- Parents are not allowed to ‘agree’ to a non-modifiable child support order.
- Even when the initial family law petition does not request child support, or a judgment does not address child support, the court can still make child support orders at a later time.
- The payor or payee parent can only modify support back to the date s/he files a motion to modify.
- To change a child support order, you must show a change of circumstances such as a change in income of either party, change of custodial time share or change in the statutory minimum child support.
- National Guard service members and US military deployed out of state are afforded special considerations with respect to the modification of child support orders (and custody/ visitation).

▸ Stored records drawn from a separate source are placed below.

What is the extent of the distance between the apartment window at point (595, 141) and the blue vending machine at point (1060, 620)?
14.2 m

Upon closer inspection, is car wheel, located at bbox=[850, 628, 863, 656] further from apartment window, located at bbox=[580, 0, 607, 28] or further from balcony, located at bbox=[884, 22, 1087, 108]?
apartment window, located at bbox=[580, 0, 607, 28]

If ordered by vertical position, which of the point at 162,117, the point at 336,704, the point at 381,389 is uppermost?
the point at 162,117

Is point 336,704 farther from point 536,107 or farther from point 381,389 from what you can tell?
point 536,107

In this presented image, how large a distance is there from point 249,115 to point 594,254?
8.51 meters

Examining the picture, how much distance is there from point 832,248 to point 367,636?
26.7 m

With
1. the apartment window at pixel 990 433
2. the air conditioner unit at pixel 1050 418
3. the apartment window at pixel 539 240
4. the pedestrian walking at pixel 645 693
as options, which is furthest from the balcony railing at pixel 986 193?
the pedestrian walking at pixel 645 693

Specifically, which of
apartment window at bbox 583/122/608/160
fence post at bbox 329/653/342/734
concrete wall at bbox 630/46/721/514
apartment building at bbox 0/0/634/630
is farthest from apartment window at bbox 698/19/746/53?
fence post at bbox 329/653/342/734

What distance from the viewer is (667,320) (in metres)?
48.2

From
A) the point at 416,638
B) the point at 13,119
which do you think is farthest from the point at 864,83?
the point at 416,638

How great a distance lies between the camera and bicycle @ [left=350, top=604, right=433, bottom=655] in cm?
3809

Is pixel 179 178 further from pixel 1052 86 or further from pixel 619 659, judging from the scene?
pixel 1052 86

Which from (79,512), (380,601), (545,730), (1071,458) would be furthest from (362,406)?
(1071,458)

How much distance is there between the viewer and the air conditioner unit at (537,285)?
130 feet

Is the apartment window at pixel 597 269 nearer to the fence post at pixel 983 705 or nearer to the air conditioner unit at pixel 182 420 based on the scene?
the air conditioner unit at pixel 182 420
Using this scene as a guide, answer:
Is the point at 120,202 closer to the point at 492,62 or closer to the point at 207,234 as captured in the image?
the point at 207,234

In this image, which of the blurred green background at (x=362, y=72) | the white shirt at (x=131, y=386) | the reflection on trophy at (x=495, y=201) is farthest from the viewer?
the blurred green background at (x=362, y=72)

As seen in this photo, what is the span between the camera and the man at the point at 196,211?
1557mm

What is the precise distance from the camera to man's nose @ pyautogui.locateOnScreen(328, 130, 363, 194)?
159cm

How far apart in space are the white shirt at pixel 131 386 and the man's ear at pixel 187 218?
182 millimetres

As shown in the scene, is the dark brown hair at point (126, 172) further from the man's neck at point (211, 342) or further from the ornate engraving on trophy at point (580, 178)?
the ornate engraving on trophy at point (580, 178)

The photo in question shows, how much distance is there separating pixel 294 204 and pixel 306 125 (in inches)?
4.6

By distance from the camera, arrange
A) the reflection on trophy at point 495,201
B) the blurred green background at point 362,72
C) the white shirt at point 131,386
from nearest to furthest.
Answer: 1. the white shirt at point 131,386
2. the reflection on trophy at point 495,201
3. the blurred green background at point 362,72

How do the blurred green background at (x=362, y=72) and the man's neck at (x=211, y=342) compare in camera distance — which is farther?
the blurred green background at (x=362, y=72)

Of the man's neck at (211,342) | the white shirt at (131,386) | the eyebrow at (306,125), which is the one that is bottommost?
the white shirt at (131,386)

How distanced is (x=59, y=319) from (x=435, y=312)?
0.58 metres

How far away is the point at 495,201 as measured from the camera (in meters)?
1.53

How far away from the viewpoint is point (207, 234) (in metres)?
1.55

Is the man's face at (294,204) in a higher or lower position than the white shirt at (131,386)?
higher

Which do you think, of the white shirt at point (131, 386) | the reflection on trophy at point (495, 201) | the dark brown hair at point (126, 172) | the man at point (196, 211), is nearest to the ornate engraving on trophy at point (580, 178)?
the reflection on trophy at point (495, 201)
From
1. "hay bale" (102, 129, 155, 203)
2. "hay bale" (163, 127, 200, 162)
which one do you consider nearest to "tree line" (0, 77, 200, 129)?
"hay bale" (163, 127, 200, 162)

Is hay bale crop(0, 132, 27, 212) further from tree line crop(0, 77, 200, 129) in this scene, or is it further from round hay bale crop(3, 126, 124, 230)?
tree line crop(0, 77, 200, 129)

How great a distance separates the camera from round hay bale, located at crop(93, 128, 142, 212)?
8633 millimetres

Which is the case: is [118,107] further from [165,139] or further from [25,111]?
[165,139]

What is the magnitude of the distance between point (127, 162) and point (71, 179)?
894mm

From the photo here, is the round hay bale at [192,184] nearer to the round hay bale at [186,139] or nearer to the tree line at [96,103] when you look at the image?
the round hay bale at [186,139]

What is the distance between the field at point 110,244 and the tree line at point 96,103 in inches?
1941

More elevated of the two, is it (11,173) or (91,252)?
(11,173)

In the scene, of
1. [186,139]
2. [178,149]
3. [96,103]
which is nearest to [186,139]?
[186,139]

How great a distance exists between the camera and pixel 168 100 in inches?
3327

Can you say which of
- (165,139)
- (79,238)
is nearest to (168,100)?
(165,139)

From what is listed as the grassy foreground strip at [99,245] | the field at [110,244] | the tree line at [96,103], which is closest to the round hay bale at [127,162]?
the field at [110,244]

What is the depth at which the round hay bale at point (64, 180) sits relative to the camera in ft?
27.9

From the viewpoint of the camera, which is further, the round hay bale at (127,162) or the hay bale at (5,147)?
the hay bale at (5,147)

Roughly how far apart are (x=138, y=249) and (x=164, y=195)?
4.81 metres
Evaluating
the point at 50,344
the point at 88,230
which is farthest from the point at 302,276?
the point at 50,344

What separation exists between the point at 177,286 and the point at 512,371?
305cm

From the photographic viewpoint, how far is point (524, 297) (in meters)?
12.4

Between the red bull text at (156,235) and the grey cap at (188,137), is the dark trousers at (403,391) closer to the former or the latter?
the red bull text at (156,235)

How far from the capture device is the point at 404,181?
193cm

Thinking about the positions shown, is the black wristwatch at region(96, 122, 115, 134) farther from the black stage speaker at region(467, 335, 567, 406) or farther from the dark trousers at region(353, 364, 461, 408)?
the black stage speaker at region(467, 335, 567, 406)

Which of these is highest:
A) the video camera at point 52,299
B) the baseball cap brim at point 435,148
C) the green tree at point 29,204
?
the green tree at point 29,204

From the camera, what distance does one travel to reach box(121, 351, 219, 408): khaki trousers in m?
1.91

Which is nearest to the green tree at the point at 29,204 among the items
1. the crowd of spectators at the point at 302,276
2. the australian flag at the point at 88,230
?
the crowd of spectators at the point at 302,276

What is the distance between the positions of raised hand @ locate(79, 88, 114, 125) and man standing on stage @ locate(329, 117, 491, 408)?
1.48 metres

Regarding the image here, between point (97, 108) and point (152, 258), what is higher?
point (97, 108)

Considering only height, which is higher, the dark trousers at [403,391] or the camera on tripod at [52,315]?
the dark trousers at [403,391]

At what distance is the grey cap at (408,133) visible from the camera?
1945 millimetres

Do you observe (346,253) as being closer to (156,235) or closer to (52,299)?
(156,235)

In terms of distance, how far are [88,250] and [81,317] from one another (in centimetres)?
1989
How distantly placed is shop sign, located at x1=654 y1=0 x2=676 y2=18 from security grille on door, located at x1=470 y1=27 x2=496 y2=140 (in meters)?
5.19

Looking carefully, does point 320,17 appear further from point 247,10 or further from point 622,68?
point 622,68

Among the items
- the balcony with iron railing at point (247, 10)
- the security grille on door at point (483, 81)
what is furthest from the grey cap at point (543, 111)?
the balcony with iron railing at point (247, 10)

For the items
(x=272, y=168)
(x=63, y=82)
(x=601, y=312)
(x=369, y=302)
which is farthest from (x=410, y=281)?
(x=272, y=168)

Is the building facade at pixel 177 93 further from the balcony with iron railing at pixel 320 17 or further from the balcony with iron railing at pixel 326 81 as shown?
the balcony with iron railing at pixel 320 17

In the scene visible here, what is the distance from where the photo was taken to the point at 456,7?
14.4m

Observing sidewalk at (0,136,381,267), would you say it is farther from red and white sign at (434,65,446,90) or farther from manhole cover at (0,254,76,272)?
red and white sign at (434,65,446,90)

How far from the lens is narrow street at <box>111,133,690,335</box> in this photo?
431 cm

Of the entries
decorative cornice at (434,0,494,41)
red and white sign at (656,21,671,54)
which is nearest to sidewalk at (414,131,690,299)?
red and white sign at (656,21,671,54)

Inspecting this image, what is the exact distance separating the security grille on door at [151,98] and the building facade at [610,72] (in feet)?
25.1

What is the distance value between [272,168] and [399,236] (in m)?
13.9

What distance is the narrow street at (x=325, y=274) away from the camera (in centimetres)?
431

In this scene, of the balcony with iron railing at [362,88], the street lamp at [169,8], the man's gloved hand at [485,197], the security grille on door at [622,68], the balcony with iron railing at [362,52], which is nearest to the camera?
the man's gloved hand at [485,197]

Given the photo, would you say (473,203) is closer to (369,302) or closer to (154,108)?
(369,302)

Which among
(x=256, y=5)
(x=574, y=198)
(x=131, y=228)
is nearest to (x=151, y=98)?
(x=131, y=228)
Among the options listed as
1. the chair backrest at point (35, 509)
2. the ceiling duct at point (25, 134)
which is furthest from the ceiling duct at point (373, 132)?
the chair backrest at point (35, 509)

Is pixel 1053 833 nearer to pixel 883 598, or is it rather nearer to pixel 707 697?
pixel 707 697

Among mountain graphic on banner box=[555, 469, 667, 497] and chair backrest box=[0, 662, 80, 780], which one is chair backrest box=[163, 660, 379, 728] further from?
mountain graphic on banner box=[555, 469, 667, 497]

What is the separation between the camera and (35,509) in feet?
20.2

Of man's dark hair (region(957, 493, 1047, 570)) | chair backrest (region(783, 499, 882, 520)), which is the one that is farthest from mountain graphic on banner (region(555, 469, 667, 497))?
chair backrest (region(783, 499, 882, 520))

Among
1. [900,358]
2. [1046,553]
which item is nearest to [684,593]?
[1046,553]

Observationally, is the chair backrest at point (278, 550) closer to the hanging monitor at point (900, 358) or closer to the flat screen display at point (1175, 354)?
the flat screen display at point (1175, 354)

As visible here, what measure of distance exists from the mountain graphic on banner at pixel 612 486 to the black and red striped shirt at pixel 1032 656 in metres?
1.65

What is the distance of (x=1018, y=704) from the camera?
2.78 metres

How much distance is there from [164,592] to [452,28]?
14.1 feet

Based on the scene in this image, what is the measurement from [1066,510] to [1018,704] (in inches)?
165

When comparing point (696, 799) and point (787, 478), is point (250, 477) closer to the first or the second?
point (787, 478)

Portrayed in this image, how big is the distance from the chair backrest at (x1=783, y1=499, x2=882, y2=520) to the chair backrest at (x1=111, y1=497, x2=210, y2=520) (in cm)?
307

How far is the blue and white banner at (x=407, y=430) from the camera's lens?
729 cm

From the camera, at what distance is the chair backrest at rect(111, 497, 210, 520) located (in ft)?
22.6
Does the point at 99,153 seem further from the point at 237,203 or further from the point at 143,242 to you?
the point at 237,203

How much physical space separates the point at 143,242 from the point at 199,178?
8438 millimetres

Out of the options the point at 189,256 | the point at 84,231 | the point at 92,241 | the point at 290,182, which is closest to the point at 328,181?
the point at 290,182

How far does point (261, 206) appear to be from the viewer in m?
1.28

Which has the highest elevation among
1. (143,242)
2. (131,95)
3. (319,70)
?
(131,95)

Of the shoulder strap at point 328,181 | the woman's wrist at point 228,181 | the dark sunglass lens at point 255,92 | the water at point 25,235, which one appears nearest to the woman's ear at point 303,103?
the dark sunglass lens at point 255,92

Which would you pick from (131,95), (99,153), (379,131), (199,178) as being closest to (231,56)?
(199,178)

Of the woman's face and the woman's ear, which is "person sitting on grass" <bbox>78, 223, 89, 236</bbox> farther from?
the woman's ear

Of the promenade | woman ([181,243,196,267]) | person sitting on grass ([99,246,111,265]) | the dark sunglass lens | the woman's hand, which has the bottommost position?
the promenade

- In California, a court may modify (and enforce) another state’s child support order in a proceeding to register that order if all the parties reside in California and child does not reside in the issuing state.
- Even a so called ‘final’ divorce judgment can be modified with respect to child support.
- A party seeking to modify child support bears the initial burden of proof in modification proceedings.
- A parent seeking to impute income to the other parent must prove the ability of the other parent to earn and his/her opportunity to earn.
- Keep in mind that not everyone plays fair! A party could agree to a below – guideline order (lower than they are legally entitled to) to obtain a certain benefit s/he wants in the divorce and then file a motion to modify the child support shortly there after.
I had no idea that one state could have the ability to modify another state’s child support. This is very good to know, because my sister lives in California and her ex lives in Florida. He pays child support, but she doesn’t feel like it is enough for her to take care of their four kids. How does one go about getting their child support modified?